Amen to your last paragraph, Lew!
I am very sceptical about the assertion that lectures are less effective than active learning. In particular, how does one separate learning achieved during class from learning outside class? My expectations for students is that they spend at least two hours studying for every hour in class (even more before a test/examination), even though I am well aware that many choose to rely purely on what happens in class. For students such as those who do not study, complete assigned readings, or engage with homework tasks in their own time, it would not surprise me if classroom-based active learning strategies result in better grades, given that it is the only learning that occurs. On the other hand, the handful of students who are conscientious about improving their critical thinking spend plenty of time learning actively already.
I believe this is exactly what the research is showing: Active learning improves the learning outcomes of weaker and marginalized students whereas good students continue to do well despite our best intentions as teachers.
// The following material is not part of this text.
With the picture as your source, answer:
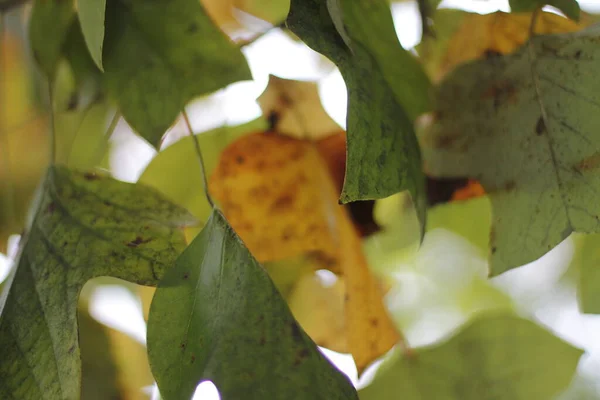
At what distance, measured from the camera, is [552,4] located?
30 cm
Freeman, S., Eddy, S. L., McDonough, M., Smith, M. K., Okorafor, N., Jordt, H., and Wenderoth, M. P. (2014). Active learning increases student performance in science, engineering, and mathematics. Proceedings of the National Academy of Sciences (PNAS), 111(23), 8410-8415. http://dx.doi.org/10.1073/pnas.1319030111
None of the studies that I have read successfully separate classroom learning from self-study. The populist view seems to be that time spent in class is the only time a student learns. I trust this is not the view of most college and university educators. Otherwise, the notion of higher education has been replaced by spoon-fed remediation.
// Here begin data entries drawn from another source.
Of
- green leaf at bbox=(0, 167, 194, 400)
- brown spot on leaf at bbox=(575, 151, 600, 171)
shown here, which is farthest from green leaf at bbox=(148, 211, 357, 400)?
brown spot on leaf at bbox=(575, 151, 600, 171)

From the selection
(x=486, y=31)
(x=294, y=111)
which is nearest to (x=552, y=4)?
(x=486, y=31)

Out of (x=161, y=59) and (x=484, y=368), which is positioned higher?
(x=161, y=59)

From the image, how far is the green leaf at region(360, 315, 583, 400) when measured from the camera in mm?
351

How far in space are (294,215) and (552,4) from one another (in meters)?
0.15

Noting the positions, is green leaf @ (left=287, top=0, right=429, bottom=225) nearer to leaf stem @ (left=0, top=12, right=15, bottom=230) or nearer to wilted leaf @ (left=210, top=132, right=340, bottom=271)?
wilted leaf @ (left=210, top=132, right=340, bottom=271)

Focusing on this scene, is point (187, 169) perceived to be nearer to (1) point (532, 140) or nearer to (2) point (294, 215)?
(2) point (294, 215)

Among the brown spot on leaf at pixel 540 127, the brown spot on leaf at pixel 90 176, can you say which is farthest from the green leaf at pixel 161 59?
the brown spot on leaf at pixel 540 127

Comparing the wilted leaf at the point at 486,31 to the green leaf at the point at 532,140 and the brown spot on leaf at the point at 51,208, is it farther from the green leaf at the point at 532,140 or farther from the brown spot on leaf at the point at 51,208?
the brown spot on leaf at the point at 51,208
Hmmm…. that is certainly not my understanding of active learning though I have read definitions which define it narrowly in terms of only what happens in class. My understanding is that active learning involves students preparing before class outside of class in order to be able apply their learning in-class. Sometimes active learning seems to me to be old school – asking our students to prepare for class by doing their reading before hand. I think how active learning improves on past practice is that students are now held accountable for that prior preparation. But many would then say that I am thinking of active learning narrowly in terms of flipping the classroom. But again, isn't flipping the classroom what was expected back in the "old days"? Except that now, the flipped classroom holds students accountable for their out of class preparation.
Oh, I hate podiums! If there is one in the room and it is on wheels, the first thing I do is move it to a corner in the back of the room. When I "lecture" I walk around the entire room, making sure to include students in on the conversation. I'd much rather hear their thoughts and points, than just me talking at them.